** START OF Passage given **

Biodiesel Blossoms in the Sunshine State

Florida has a bustling biodiesel industry and a number of major companies have made strong commitments to use the renewable fuel. Three of those companies were featured presenters and were recognized for their use and promotion of biodiesel at the National Biodiesel Conference & Expo in Florida. Photos and story by Jerry Kram.
By Jerry W. Kram | March 17, 2008
Florida conjures up thousands of contrasting images: the white sand beaches of Daytona and the sea of grass called the Everglades; Miami's glittering night life and alligators in back yards; explorers headed to space delicately balanced on a lance of fire, and children thrilled to meet a certain movie mouse or web-spinning superhero. Yet another image was showcased at the National Biodiesel Conference & Expo in Orlando, Fla., one where major players are striving to make biodiesel an important part of the energy equation in one of the fastest growing states in the nation.

** END OF Passage given **

[Written exercise A]
According to the Florida biodiesel article, why were three companies recognized at the National Biodiesel Conference & Expo? Answer in one to three sentences.
[Written exercise B]
Answer these questions from the Florida biodiesel article:
(i) On what date was the piece published?
(ii) In which city was the National Biodiesel Conference & Expo held?
(iii) How many companies were featured presenters at the event?

** START OF Supplied data **

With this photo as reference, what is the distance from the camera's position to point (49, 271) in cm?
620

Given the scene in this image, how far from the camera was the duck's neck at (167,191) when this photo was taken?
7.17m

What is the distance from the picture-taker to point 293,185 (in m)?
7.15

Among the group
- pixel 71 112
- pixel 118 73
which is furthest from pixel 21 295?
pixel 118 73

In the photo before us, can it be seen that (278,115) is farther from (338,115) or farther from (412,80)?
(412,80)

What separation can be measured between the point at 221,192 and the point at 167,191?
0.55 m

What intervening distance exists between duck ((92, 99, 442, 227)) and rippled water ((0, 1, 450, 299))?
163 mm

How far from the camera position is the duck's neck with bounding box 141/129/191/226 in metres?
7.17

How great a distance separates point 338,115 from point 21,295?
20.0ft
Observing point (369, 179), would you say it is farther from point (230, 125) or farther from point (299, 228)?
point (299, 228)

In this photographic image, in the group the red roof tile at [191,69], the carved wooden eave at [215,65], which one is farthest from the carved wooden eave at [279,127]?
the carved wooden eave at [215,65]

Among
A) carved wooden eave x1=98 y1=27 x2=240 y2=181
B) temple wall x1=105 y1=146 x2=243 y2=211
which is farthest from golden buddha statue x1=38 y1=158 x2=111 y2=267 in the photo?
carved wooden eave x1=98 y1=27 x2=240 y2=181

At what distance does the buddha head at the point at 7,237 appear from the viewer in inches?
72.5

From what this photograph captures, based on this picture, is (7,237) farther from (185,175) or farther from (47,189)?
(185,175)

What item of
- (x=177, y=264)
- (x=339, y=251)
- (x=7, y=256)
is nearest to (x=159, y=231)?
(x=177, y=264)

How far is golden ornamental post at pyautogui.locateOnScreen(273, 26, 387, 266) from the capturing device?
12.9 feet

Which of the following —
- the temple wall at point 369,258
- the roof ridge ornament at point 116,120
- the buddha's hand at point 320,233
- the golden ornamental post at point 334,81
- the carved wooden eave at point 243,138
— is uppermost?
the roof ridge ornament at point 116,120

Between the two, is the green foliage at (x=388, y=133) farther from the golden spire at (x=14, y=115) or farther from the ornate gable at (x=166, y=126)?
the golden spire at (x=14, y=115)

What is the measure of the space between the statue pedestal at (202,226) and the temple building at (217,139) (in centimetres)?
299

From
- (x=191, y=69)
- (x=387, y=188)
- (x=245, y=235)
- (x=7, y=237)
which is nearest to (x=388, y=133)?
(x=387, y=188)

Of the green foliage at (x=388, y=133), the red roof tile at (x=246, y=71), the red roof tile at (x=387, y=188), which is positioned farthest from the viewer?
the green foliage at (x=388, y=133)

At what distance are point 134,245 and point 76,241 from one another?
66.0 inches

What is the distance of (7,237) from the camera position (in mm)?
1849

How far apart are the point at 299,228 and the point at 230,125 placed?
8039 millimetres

** END OF Supplied data **

[Final result A]
They were recognized for their use and promotion of biodiesel. The article notes that these were among the major companies that had made strong commitments to use the renewable fuel.

[Final result B]
(i) March 17, 2008
(ii) Orlando, Fla.
(iii) Three